In the rows below, swap every "closer" for "nearer" and reproduce the lines with nothing else changed. Omit the pictures.

★ ★ ★ ★ ★ ★ ★

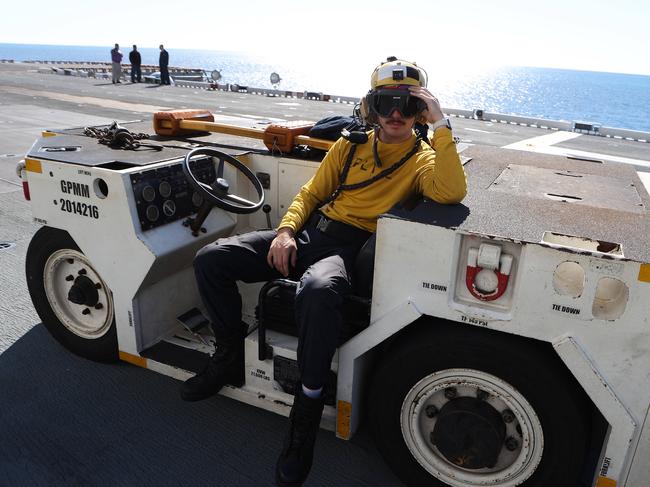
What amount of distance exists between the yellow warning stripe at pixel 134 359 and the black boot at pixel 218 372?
18.6 inches

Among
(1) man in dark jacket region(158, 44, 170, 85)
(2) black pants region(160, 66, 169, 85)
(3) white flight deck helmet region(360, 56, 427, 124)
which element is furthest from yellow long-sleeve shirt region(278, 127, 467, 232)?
(2) black pants region(160, 66, 169, 85)

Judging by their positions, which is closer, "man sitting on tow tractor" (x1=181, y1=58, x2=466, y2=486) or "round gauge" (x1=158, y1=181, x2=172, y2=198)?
"man sitting on tow tractor" (x1=181, y1=58, x2=466, y2=486)

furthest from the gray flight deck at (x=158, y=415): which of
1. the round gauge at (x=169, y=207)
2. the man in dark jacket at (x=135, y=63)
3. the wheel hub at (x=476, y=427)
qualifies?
the man in dark jacket at (x=135, y=63)

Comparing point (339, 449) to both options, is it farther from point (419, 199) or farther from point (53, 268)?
point (53, 268)

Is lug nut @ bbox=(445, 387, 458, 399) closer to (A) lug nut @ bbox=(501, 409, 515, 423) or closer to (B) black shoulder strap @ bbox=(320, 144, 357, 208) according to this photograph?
(A) lug nut @ bbox=(501, 409, 515, 423)

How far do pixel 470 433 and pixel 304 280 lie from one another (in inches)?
40.3

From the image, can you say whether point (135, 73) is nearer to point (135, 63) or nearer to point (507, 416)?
point (135, 63)

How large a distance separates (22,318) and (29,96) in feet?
73.1

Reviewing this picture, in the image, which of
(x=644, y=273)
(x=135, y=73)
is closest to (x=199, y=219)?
(x=644, y=273)

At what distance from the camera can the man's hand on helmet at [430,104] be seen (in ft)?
8.91

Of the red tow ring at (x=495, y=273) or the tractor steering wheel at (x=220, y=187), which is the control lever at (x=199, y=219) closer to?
the tractor steering wheel at (x=220, y=187)

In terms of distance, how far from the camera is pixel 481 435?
2369 millimetres

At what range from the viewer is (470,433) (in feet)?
7.83

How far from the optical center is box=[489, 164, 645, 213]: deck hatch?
2.80 metres
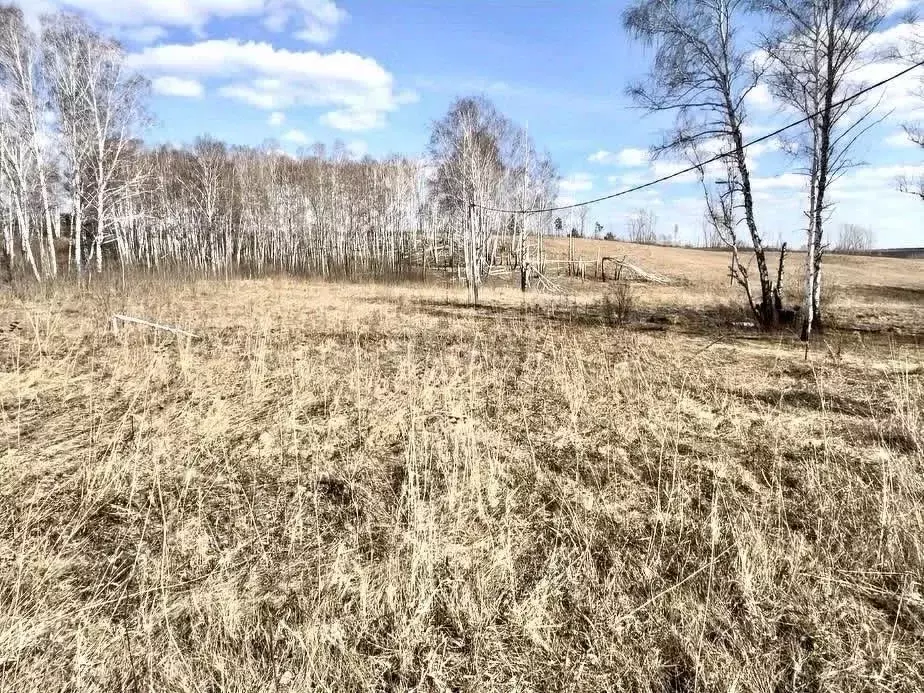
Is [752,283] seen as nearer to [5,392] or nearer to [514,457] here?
[514,457]

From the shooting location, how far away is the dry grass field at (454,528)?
200 cm

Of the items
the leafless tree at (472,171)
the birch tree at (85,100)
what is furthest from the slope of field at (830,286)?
the birch tree at (85,100)

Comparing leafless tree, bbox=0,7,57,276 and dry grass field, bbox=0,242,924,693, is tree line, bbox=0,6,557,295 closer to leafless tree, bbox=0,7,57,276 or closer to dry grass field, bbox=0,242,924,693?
leafless tree, bbox=0,7,57,276

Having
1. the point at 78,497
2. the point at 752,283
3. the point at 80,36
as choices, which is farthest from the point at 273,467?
the point at 752,283

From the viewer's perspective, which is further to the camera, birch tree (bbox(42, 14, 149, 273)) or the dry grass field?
birch tree (bbox(42, 14, 149, 273))

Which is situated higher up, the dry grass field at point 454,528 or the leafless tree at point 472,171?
the leafless tree at point 472,171

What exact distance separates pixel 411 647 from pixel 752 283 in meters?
30.2

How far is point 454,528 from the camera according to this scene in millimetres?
2875

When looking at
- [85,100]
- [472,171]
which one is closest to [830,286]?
[472,171]

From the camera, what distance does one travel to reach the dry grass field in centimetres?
200

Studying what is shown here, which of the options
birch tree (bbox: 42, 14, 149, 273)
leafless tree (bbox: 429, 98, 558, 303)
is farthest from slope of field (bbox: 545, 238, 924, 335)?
birch tree (bbox: 42, 14, 149, 273)

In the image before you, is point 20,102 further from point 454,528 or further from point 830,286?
point 830,286

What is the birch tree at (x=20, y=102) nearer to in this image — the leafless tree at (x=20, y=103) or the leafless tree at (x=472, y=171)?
the leafless tree at (x=20, y=103)

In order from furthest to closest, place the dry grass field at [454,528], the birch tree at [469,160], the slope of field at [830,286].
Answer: the birch tree at [469,160]
the slope of field at [830,286]
the dry grass field at [454,528]
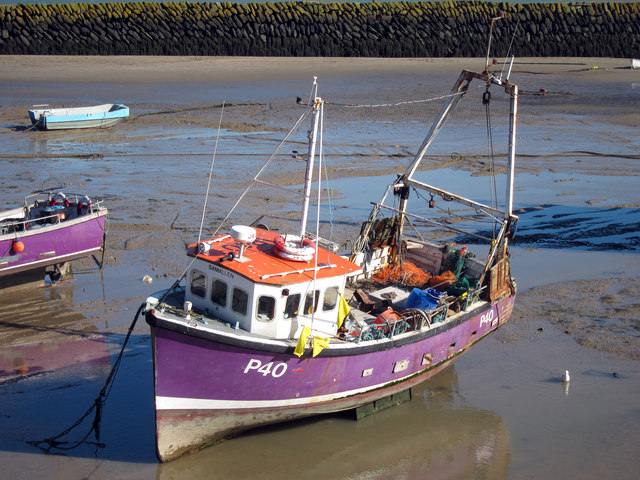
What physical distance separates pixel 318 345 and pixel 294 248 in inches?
60.1

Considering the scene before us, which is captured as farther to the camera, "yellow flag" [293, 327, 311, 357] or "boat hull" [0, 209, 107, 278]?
"boat hull" [0, 209, 107, 278]

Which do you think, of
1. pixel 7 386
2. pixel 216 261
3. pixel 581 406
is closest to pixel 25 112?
pixel 7 386

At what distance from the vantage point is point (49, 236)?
15156mm

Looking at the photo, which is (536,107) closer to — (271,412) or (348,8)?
(348,8)

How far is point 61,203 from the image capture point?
654 inches

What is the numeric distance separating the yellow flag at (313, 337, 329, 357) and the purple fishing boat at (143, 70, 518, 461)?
0.06 ft

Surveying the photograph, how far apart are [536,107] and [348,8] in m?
18.2

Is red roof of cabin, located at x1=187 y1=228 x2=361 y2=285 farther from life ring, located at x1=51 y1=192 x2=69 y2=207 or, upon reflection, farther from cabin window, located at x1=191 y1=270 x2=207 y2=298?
life ring, located at x1=51 y1=192 x2=69 y2=207

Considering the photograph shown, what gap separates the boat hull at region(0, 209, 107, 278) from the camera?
14727 millimetres

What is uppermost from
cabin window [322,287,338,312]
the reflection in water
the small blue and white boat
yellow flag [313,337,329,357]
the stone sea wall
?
the stone sea wall

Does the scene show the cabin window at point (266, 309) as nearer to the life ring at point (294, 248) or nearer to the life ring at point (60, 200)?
the life ring at point (294, 248)

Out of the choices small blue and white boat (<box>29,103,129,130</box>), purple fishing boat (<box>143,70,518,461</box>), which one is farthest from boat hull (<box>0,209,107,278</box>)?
small blue and white boat (<box>29,103,129,130</box>)

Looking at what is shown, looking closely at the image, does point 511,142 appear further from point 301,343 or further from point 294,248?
point 301,343

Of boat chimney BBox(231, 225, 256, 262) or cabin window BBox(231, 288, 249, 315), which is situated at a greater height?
boat chimney BBox(231, 225, 256, 262)
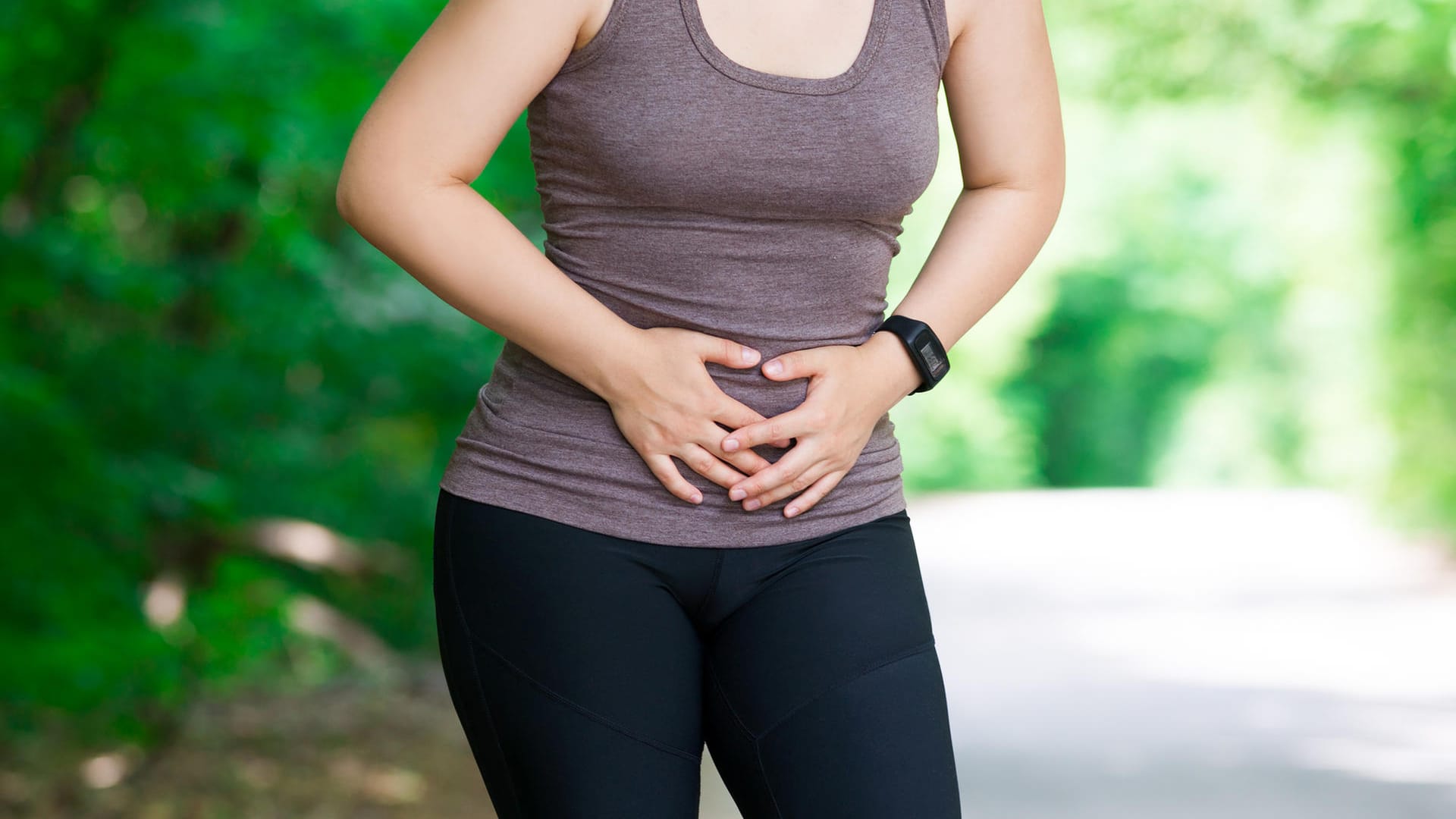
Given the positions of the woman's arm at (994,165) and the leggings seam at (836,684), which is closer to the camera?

★ ★ ★ ★ ★ ★ ★

▸ ANSWER:
What amount of distance exists between the yellow warning stripe at pixel 134 359 and the black boot at pixel 218 372?
18.6 inches

Among
(1) man in dark jacket region(158, 44, 170, 85)
(2) black pants region(160, 66, 169, 85)
(3) white flight deck helmet region(360, 56, 427, 124)
which element is furthest from yellow long-sleeve shirt region(278, 127, 467, 232)?
(2) black pants region(160, 66, 169, 85)

Judging by their positions, which is nearer, "man sitting on tow tractor" (x1=181, y1=58, x2=466, y2=486) or "round gauge" (x1=158, y1=181, x2=172, y2=198)?
"man sitting on tow tractor" (x1=181, y1=58, x2=466, y2=486)

furthest from the gray flight deck at (x=158, y=415): which of
1. the round gauge at (x=169, y=207)
2. the man in dark jacket at (x=135, y=63)
3. the wheel hub at (x=476, y=427)
qualifies?
the man in dark jacket at (x=135, y=63)

Comparing point (339, 449) to both options, is it farther from point (419, 199) or farther from point (53, 268)?
point (53, 268)

Is lug nut @ bbox=(445, 387, 458, 399) nearer to (A) lug nut @ bbox=(501, 409, 515, 423) or nearer to (B) black shoulder strap @ bbox=(320, 144, 357, 208) according to this photograph?
(A) lug nut @ bbox=(501, 409, 515, 423)

How far do pixel 470 433 and pixel 304 280 lie from one another (in inches)?
40.3

From the image, can you say whether point (135, 73) is nearer to point (135, 63) or nearer to point (507, 416)?
point (135, 63)

How large a distance separates (22,318) and (29,96) in feet?
73.1

Reviewing this picture, in the image, which of
(x=644, y=273)
(x=135, y=73)
is closest to (x=199, y=219)?
(x=644, y=273)

At what distance from the camera can the man's hand on helmet at [430,104] be seen (in ft)?
8.91

Of the red tow ring at (x=495, y=273) or the tractor steering wheel at (x=220, y=187), which is the control lever at (x=199, y=219) nearer to?
the tractor steering wheel at (x=220, y=187)

In terms of distance, how far from the camera is pixel 481 435?
2369 millimetres

At what range from the viewer is (470,433) (in feet)?
7.83

How far from the optical center is box=[489, 164, 645, 213]: deck hatch?
2.80 metres
Is [752,283] seen as nearer to [5,392] or nearer to [514,457] here?
[514,457]

From the shooting location, how far away is the dry grass field at (454,528)?
200 cm

Of the items
the leafless tree at (472,171)
the birch tree at (85,100)
what is furthest from the slope of field at (830,286)?
the birch tree at (85,100)

Comparing leafless tree, bbox=0,7,57,276 and dry grass field, bbox=0,242,924,693, is tree line, bbox=0,6,557,295 nearer to leafless tree, bbox=0,7,57,276 or nearer to dry grass field, bbox=0,242,924,693?
leafless tree, bbox=0,7,57,276

Having
1. the point at 78,497
2. the point at 752,283
3. the point at 80,36
as choices, which is farthest from the point at 273,467?
the point at 752,283

From the viewer's perspective, which is further to the camera, birch tree (bbox(42, 14, 149, 273)) or the dry grass field?
birch tree (bbox(42, 14, 149, 273))

Which is situated higher up, the dry grass field at point 454,528 or the leafless tree at point 472,171?
the leafless tree at point 472,171

What exact distance separates pixel 411 647 from pixel 752 283 in meters?
30.2

How far is point 454,528 from the camera according to this scene in millimetres?
2875

When looking at
- [85,100]
- [472,171]
which one is closest to [830,286]?
[472,171]

From the camera, what distance does one travel to reach the dry grass field in centimetres?
200

Studying what is shown here, which of the options
birch tree (bbox: 42, 14, 149, 273)
leafless tree (bbox: 429, 98, 558, 303)
is farthest from slope of field (bbox: 545, 238, 924, 335)?
birch tree (bbox: 42, 14, 149, 273)

In the image before you, is point 20,102 further from point 454,528 or further from point 830,286?
point 830,286

What is the birch tree at (x=20, y=102) nearer to in this image — the leafless tree at (x=20, y=103) or the leafless tree at (x=472, y=171)?
the leafless tree at (x=20, y=103)

In order from furthest to closest, place the dry grass field at [454,528], the birch tree at [469,160], the slope of field at [830,286].
Answer: the birch tree at [469,160]
the slope of field at [830,286]
the dry grass field at [454,528]
What physical distance separates pixel 318 345 and pixel 294 248 in inches?
60.1

Considering the scene before us, which is captured as farther to the camera, "yellow flag" [293, 327, 311, 357] or "boat hull" [0, 209, 107, 278]?
"boat hull" [0, 209, 107, 278]

Which do you think, of
1. pixel 7 386
2. pixel 216 261
3. pixel 581 406
is closest to pixel 25 112?
pixel 7 386

At what distance from the vantage point is point (49, 236)?
15156mm

Looking at the photo, which is (536,107) nearer to — (271,412) or (348,8)?
(348,8)

How far is point 61,203 from the image capture point?
654 inches

What is the numeric distance separating the yellow flag at (313, 337, 329, 357) and the purple fishing boat at (143, 70, 518, 461)?
0.06 ft

Surveying the photograph, how far apart are [536,107] and [348,8] in m?
18.2

Is red roof of cabin, located at x1=187 y1=228 x2=361 y2=285 farther from life ring, located at x1=51 y1=192 x2=69 y2=207 or, upon reflection, farther from cabin window, located at x1=191 y1=270 x2=207 y2=298?
life ring, located at x1=51 y1=192 x2=69 y2=207

Considering the photograph shown, what gap separates the boat hull at region(0, 209, 107, 278) from the camera?
14727 millimetres

What is uppermost from
cabin window [322,287,338,312]
the reflection in water
the small blue and white boat
yellow flag [313,337,329,357]
the stone sea wall
?
the stone sea wall

Does the scene show the cabin window at point (266, 309) as nearer to the life ring at point (294, 248) or nearer to the life ring at point (60, 200)?
the life ring at point (294, 248)

Out of the choices small blue and white boat (<box>29,103,129,130</box>), purple fishing boat (<box>143,70,518,461</box>), which one is farthest from boat hull (<box>0,209,107,278</box>)?
small blue and white boat (<box>29,103,129,130</box>)

Looking at what is shown, looking closely at the image, does point 511,142 appear further from point 301,343 or further from point 294,248?
point 301,343

Of boat chimney BBox(231, 225, 256, 262) or cabin window BBox(231, 288, 249, 315), which is situated at a greater height?
boat chimney BBox(231, 225, 256, 262)
Given the positions of the woman's arm at (994,165) and the leggings seam at (836,684), which is nearer to the camera?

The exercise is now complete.